でも、私はかなり前の方でしたから、席は選び放題でした。ここには1回来たことがあったので、並んでいるうちからどこの入り口から入ってどこの席を目指すか、ということを考えていましたね。そこで選んだのが、オケの真横の席です。ただ、そのようなマニアックな席はあまり人気がないようで、もっぱら1階席や正面の席が埋まっていきますね。
おそらく、1000人は軽く超えているぐらいのお客さんが入ったみたいですね。一番上の席(3階席?)はほとんどいませんでしたが、それ以外のところはほぼ埋まっていましたから。羨ましいですね。その客席の間に、さすがソニーと思えたのは、ビデオ・カメラがたくさん設置されていたことです。おそらく、そのあたりの専門の部署から人が来ているのかもしれませんね。ステージの上にはワンポイントのマイクが1本あるだけでしたので、録音はそれほど凝ったことはしていなかったのでしょうが、もちろんハイレゾで録音ぐらいはしていたのでしょう。

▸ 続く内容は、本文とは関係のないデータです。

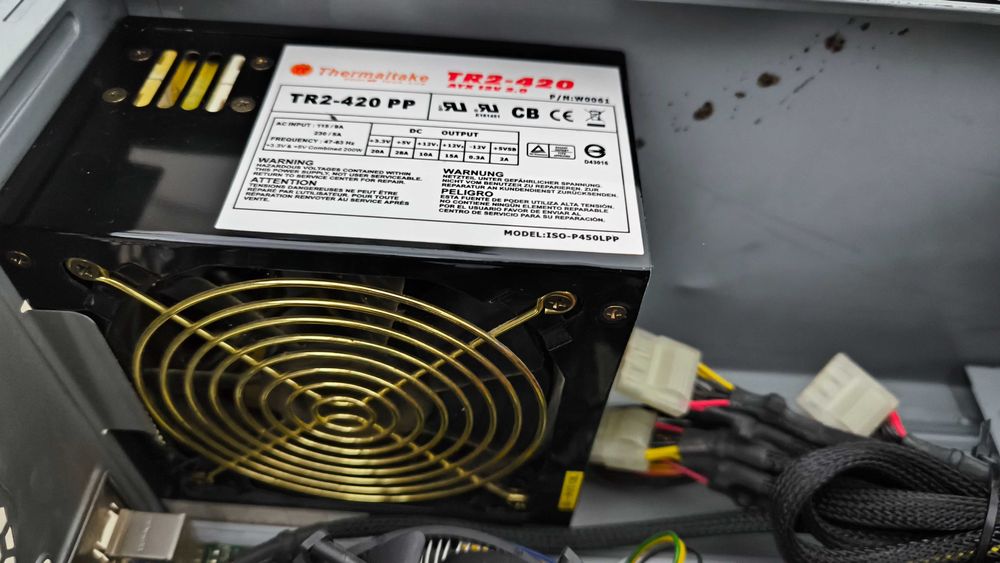 Carcasa Thermaltake + sursa TT 420W, DVD-RW LG + sistem complet bonus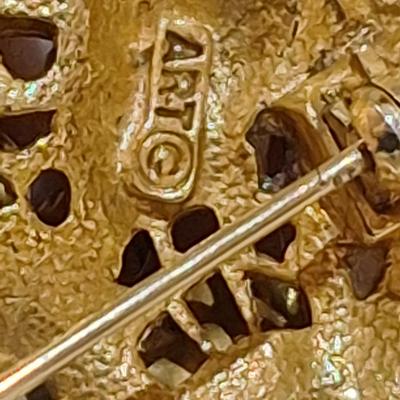 Sale Photo Thumbnail #624: vintage art brooch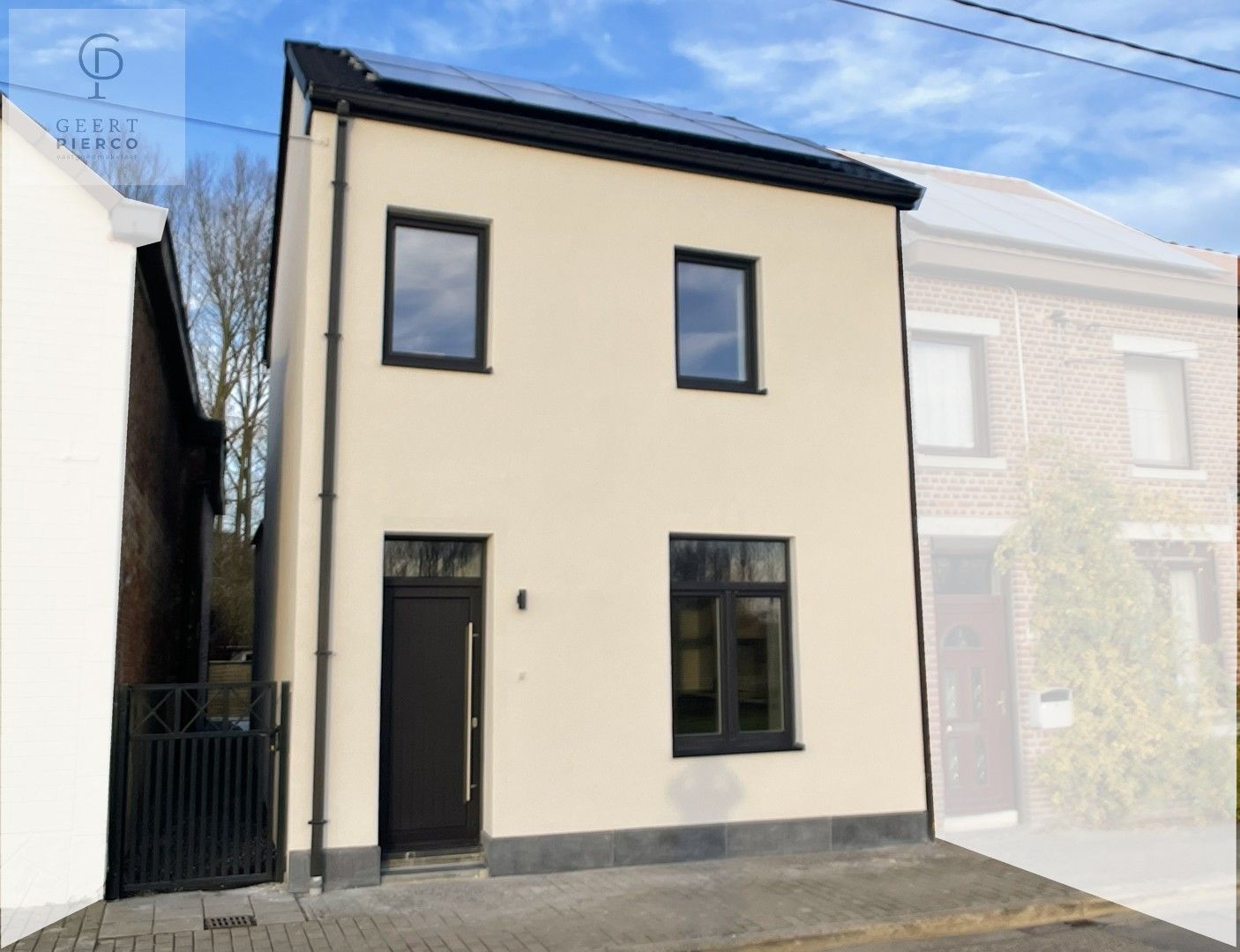 Knappe foto {{pictureIndex}}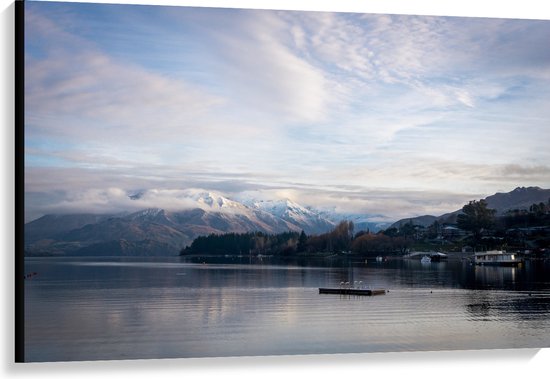 WallClassics - Canvas  - Berggebied grenzend aan het Water - 120x80 cm Foto op Canvas Schilderij (Wanddecoratie op Canvas)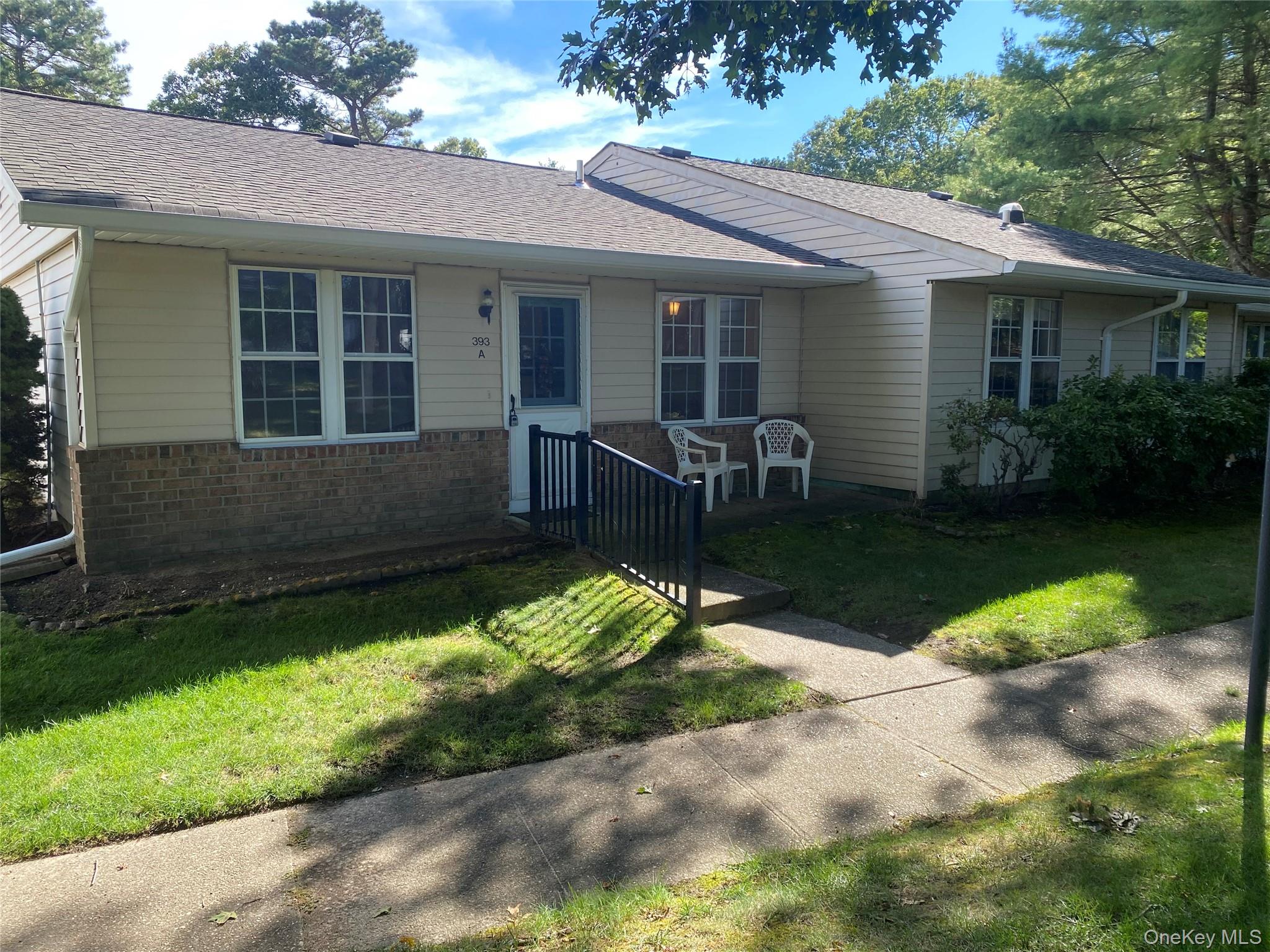 #1 photo, 393 A Woodbridge Drive, 东长岛 Ridge , NY 11961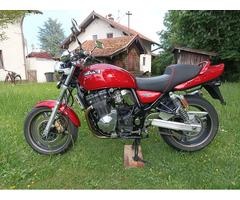 Suzuki GSX 1200 (reparaturbedürftig)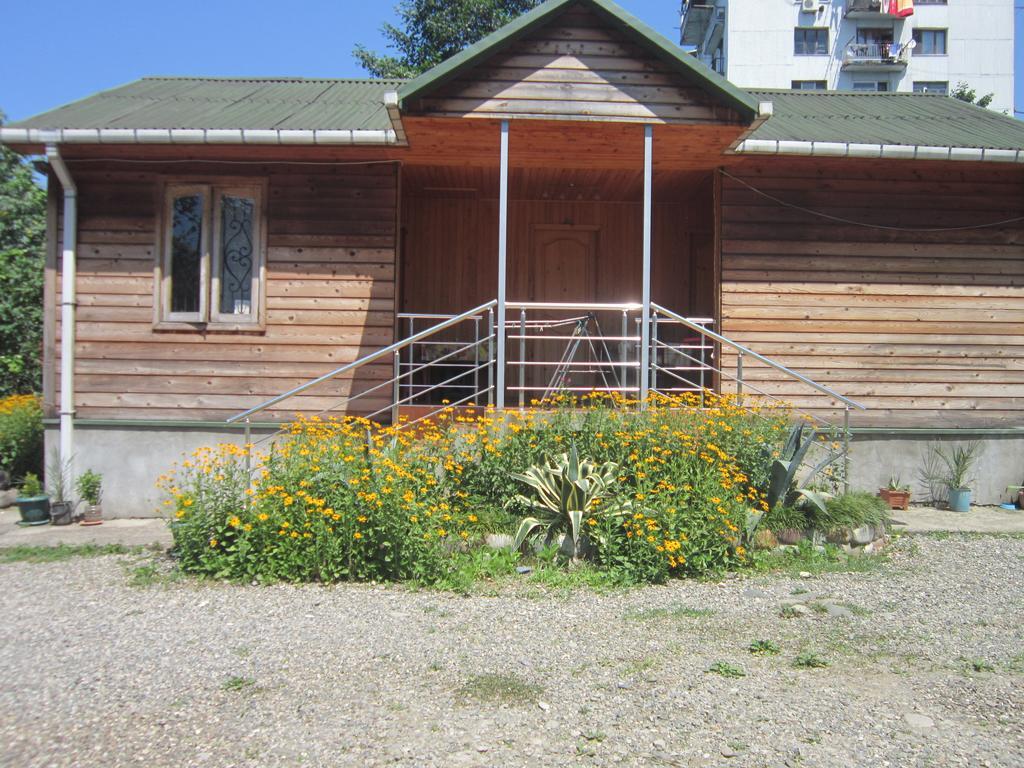 Wooden Cottage Makhinjauri Eksteriør billede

プログラムには、団員メンバーのほかに、こんな紙が挟まっていました。
ちょっとこれはすごいですよ。すべてのメンバーが、曲によってどこに座っているかが、全部わかるようになっているのです。これを見ると、まあ、管楽器がそれぞれのローテーションで変わっているのは分かりますが、弦楽器まで曲ごとにプルトが変わるんですね。ファースト・ヴァイオリンなどは全ての曲で場所が変わっていますよ。なんか、ちょっと不思議な発想ですね。それがソニーのやり方なのでしょう。身内が見に来た時には、場所が変わってもどこにいるかがわかって都合がいいかもしれませんね。
橘さんは、暗譜で指揮棒を持たずに指揮をしてました。1曲目の「フィガロ」が終わったところで、管楽器や打楽器の人をいちいち立たせていたのも、やはりソニーならではの配慮なのかもしれませんね。そのあとは、次の予定があったのでどうなっていたのかは見ていません。演奏はとても垢抜けていましたね。
プログラムには次回の予定が書いてありました。それは来年の6月にトリフォニーなのですが、その指揮者が新田さんでした。新田さんはこれが2回目のようですね。そして、序曲がゲーゼというのはいかにも新田さんらしいものですが、シンフォニーはメンデルスゾーンの「宗教改革」でした。ということは、これは「第1稿」で演奏する可能性が非常に高いですね。というか、新田さんだったら絶対「第1稿」でしょう。